Wednesday, May 16, 2007

Al Qaeda's Global Media War Strategy Grows More Nuanced, Sophisticated And Focused On American Political Disunity

A comprehensive, in-depth look at Al Qaeda's latest excursions in their multi-market media war, by Michael Schuer, the man who headed US intelligence's Bin Laden Unit in the 1990s, before it was disbanded by the Bush administration, just before the 9/11 attacks.

The article shows just how effectively Al Qaeda is waging their media war, and how enthusiastically US politicians and media feed off every word of every threat that Al Qaeda issues. While Al Qaeda obviously cannot be ignored, why do American and Australian politicians, in particular, reflect and enhance the threats made by Al Qaeda, when so very few of them turn out to be real or actionable?

That such credibility is given to people like Al Qaeda's deputy chief Ayman al-Zawahiri by everyone from Bush downwards in the US government certainly makes the terrorist organisation stronger. Bush Co. try to sell the threat of Al Qaeda to the American public like they are the new Nazis. By doing so, the Americans give Al Qaeda far too much credibility, and power.

There are relatively few politicians brave enough to try and undermine the Al Qaeda message, by pointing out how little support the group actually has amongst Muslims around the world, and how often its threats of attacks turn out to be nothing more than wishful thinking :
In an hour-plus videotaped interview broadcast last Saturday, al-Qaeda deputy chief Ayman al-Zawahiri answered questions from an unnamed interviewer from al-Qaeda's video arm, Al-Sahab Productions. The topics addressed covered the range of issues usually focused on by al-Qaeda leaders in videos, including Iraq, Afghanistan, Palestine and most other ongoing Islamist insurgencies.

Zawahiri also again attacked the perfidy of Hamas and the Egyptian Muslim Brotherhood for cooperating with, respectively, the Arab-state allies of the United States - calling them US Secretary of State "Condoleezza Rice's boys" - at the recent Riyadh conference on Palestine and Egyptian Hosni Mubarak's regime.

In the video, however, Zawahiri's presentation introduces several new elements that may portend an increasing al-Qaeda effort to make itself part of domestic US politics and to appeal to the religious sentiments and societal and economic dissatisfactions of American Muslims, especially black Muslims.

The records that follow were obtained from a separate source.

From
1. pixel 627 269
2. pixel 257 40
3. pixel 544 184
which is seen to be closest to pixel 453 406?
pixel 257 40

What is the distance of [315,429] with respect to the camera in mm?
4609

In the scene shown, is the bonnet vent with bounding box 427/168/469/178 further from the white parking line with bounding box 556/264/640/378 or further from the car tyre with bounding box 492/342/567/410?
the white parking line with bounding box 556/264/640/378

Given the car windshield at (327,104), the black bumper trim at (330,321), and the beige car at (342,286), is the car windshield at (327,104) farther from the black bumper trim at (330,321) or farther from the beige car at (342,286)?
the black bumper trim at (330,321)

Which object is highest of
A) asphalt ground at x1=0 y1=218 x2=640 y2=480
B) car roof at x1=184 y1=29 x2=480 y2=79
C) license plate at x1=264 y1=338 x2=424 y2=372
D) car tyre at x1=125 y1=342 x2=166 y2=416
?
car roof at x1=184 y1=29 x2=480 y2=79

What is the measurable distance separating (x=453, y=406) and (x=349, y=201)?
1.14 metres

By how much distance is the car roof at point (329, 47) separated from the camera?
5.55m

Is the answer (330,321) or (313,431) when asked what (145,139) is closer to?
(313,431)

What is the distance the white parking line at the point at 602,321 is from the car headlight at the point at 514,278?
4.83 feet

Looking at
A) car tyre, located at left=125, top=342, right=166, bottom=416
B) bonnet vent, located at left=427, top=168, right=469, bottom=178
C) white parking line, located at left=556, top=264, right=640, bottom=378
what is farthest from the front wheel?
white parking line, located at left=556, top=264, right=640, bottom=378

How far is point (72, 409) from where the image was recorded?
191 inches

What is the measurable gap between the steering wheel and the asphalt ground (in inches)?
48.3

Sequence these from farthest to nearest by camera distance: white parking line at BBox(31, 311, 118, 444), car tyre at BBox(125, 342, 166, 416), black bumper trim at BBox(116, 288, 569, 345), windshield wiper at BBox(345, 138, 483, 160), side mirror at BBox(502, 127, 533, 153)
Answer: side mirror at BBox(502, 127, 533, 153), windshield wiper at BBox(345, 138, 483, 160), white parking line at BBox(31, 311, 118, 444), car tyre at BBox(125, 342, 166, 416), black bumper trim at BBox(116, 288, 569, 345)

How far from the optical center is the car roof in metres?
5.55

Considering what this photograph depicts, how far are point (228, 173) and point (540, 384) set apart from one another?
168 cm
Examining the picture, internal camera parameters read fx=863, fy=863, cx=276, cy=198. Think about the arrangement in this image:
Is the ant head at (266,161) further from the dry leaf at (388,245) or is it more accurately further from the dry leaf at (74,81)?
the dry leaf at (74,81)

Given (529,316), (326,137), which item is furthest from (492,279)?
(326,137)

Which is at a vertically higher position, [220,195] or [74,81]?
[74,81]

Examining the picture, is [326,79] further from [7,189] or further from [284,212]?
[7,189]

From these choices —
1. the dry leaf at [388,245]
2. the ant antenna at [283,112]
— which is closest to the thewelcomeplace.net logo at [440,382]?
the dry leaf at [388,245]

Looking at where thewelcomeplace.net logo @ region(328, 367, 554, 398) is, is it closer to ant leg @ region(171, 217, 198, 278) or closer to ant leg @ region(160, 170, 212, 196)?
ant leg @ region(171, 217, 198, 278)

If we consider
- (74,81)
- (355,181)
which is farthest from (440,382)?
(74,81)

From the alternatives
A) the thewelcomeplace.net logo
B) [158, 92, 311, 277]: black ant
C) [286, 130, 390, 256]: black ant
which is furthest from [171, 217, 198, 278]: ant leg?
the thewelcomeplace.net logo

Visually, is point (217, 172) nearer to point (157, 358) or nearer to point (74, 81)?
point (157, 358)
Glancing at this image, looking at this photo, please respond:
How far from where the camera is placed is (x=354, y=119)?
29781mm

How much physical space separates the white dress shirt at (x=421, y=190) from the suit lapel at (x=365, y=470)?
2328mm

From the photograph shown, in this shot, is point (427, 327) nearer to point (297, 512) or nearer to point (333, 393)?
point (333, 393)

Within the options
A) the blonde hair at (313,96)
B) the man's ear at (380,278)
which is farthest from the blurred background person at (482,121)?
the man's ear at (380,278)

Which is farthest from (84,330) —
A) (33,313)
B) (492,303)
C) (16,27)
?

The new video maintains the high tempo of Zawahiri's media appearances in 2007. Zawahiri's May 5 appearance is his seventh of the year, of which two have been on videotape and five on audio. Overall, Al-Sahab media organization has released 35 videotapes in 2007, which is a rate of one video every 3.6 days.

Zawahiri's May 5 statements, however, were much more specifically targeted than bin Laden's message, and were meant to inflame further the ongoing confrontation between President George W Bush's administration and the Democratic-controlled Congress over the future of the Iraq war.

While accurately reflecting al-Qaeda's goals, Zawahiri's words were likely meant to provide quality fodder for those in US politics who argue that the Iraq war must be won to prevent the rise of a new Islamic caliphate that will be ruled by a doctrine of "Islamofascism" and threaten the United States and Israel.

For US politicians opposed to the war, Zawahiri offered grist of a similar quality. When asked about his view of the US troop surge in Baghdad and those who claim it is beginning to bear fruit, al-Qaeda's No 2 claimed that the surge certainly is "bearing fruit", but only in Bush's "pockets and the pockets of Halliburton".

Zawahiri's May 5 statements greatly expanded previous al-Qaeda efforts to portray the Islamist movement as part of a world liberation campaign that is meant to destroy US imperialism - "the most powerful tyrannical force in the history of mankind" - and assist "all the weak and oppressed in North America and South America, in Africa and Asia, and all over the world".

Al-Qaeda wants all people to know, Zawahiri said, "that when we wage jihad in Allah's path, we aren't waging jihad to lift oppression from Muslims only; we are waging jihad to lift oppression from all mankind, because Allah has ordered us never to accept oppression, wherever it may be". He concluded this part of the interview by inviting "all the world's weak and oppressed ones to Islam, the religion of freedom and rejection of tyranny, the religion which ... produced the 19 martyrs [of September 11, 2001], who demolished the symbol of America's arrogance".

Beyond this expansion, Zawahiri clearly sought to begin a process of sowing political and racial discontent among American Muslims, focusing primarily on blacks, who form the single most numerous group in the US Muslim community.

Zawahiri's May 5 interview is, to date, al-Qaeda's most sophisticated and nuanced attempt to bedevil US domestic politics, and it highlights the long-standing fascination that al-Qaeda and many other Islamist groups have had with the position of black Americans in US society, and the access they could potentially provide thereto.